_Passage provided_:
Sri Ramakrishna Paramahamsa (18 February 1836 – 16 August 1886) was an Indian spriritualist.

Attributed

  • More are the names of God and infinite are the forms through which He may be approached. In whatever name and form you worship Him, through them you will realize Him.
  • One should not think, 'My religion alone is the right path and other religions are false.' God can be realized by means of all paths. It is enough to have sincere yearning for God. Infinite are the paths and infinite are the opinions.
  • You see many stars in the sky at night, but not when the sun rises. Can you therefore say that there are no stars in the heavens during the day? Because you cannot find God in the days of your ignorance, say not that there is no God.
  • Little children play with dolls in the outer room just as they like, without any care of fear or restraint; but as soon as their mother comes in, they throw aside their dolls and run to her crying, "Mamma, mamma." You too, are now playing in this material world, infatuated with the dolls of wealth, honour, fame, etc., If however, you once see your Divine Mother, you will not afterwards find pleasure in all these. Throwing them all aside, you will run to her.
  • Water and a bubble on it are one and the same. The bubble has its birth in the water, floats on it, and is ultimately resolved into it. So also the Jivatman (individual soul) and the Paramatman (collective soul) are one and the same, the difference between them being only one of degree. For, one is finite and limited while the other is infinite; one is dependent while the other is independent.
  • As the snake is seperate from its slough, even so is the Spirit seperate from the body.
  • Men are like pillow-cases. The colour of one may be red, that of another blue, and that of the third black; but all contain the same cotton within. So it is with man; one is beautiful, another is ugly, a third holy , and a fourth wicked; but the Divine Being dwells in them all.
  • When an unbaked pot is broken, the potter can use the mud to make a new one; but when a baked one is broken, he cannot do the same any longer. So when a person dies in a state of ignorance, he is born again; but when he becomes well baked in the fire of true knowledge and dies a perfect man, he is not born again.
  • The relation of Brahman to Shakti is that of fire to its burning property.
  • As the cloud covers the sun, so Maya hides God. When the cloud moves away, the sun is seen again, when Maya is removed, God becomes manifest.
  • The sun can give heat and light to the whole world, but he cannot do so when the clouds shut out his rays. Similarly as long as egotism veils the heart, God cannot shine upon it.

_Task to carry out_:
Continue the list of sayings attributed to Sri Ramakrishna, starting after the final saying shown.

_Extracted material_:
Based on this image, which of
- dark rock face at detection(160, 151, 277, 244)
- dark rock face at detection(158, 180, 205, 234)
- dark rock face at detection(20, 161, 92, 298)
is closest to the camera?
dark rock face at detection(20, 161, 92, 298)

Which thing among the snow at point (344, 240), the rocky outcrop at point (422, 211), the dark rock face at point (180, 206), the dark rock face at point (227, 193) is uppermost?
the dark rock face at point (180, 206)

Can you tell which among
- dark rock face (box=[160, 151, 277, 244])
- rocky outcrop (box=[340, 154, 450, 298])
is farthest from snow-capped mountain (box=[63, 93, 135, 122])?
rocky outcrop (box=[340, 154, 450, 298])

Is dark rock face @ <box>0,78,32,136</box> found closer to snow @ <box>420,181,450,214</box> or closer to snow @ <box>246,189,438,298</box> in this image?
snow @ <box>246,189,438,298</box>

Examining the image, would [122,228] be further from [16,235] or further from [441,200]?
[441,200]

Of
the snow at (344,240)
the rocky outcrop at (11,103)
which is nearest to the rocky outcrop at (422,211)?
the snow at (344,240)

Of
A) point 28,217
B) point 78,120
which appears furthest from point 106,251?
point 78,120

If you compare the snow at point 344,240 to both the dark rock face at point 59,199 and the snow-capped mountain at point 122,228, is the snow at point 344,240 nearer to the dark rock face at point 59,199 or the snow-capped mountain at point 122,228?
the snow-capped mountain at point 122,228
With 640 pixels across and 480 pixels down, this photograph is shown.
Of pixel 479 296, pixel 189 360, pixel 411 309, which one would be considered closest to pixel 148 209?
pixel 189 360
==
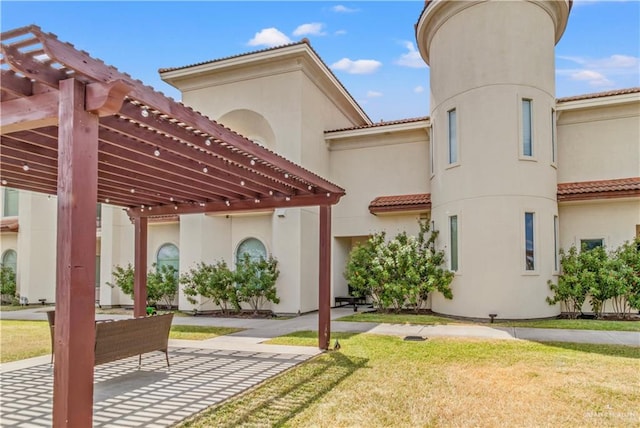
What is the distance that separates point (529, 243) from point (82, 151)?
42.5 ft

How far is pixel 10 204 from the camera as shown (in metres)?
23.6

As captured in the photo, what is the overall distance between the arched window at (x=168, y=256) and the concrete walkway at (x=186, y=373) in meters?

_Right answer_:
  • Rain-water never stands on high ground, but runs down to the lowest level. So also the mercy of God remains in the hearts of the lowly, but drains off from those of the vain and the proud.
  • The vanities of all others may gradually die out, but the vanity of a saint regarding his sainthood is hard indeed to wear away.
  • If you feel proud, let it be in the thought that you are the servent of God, the son of God. Great men have the nature of a child. They are always a child before Him; so they are free from pride. All their strength is of God and not their own. It belongs to Him and comes from Him.
  • As a piece of rope, when burnt, retains its form, but cannot serve to bind, so is the ego which is burnt by the fire of supreme Knowledge.
  • That knowledge which purifies the mind and heart alone is true knowledge, all else is only a negation of knowledge.
  • To explain God after merely reading the scriptures is like explaining to a person the city of Benares after seeing it only in a map.
  • Common men talk 'bagfuls' of religion but do not practise even a 'grain' of it. The wise man speaks a little, even though his whole life is religion expressed in action.
  • The nearer you come to God, the less you are disposed to questioning and reasoning. When you actually attain Him, when you behold Him as the reality, then all noise, all disputations, come to an end.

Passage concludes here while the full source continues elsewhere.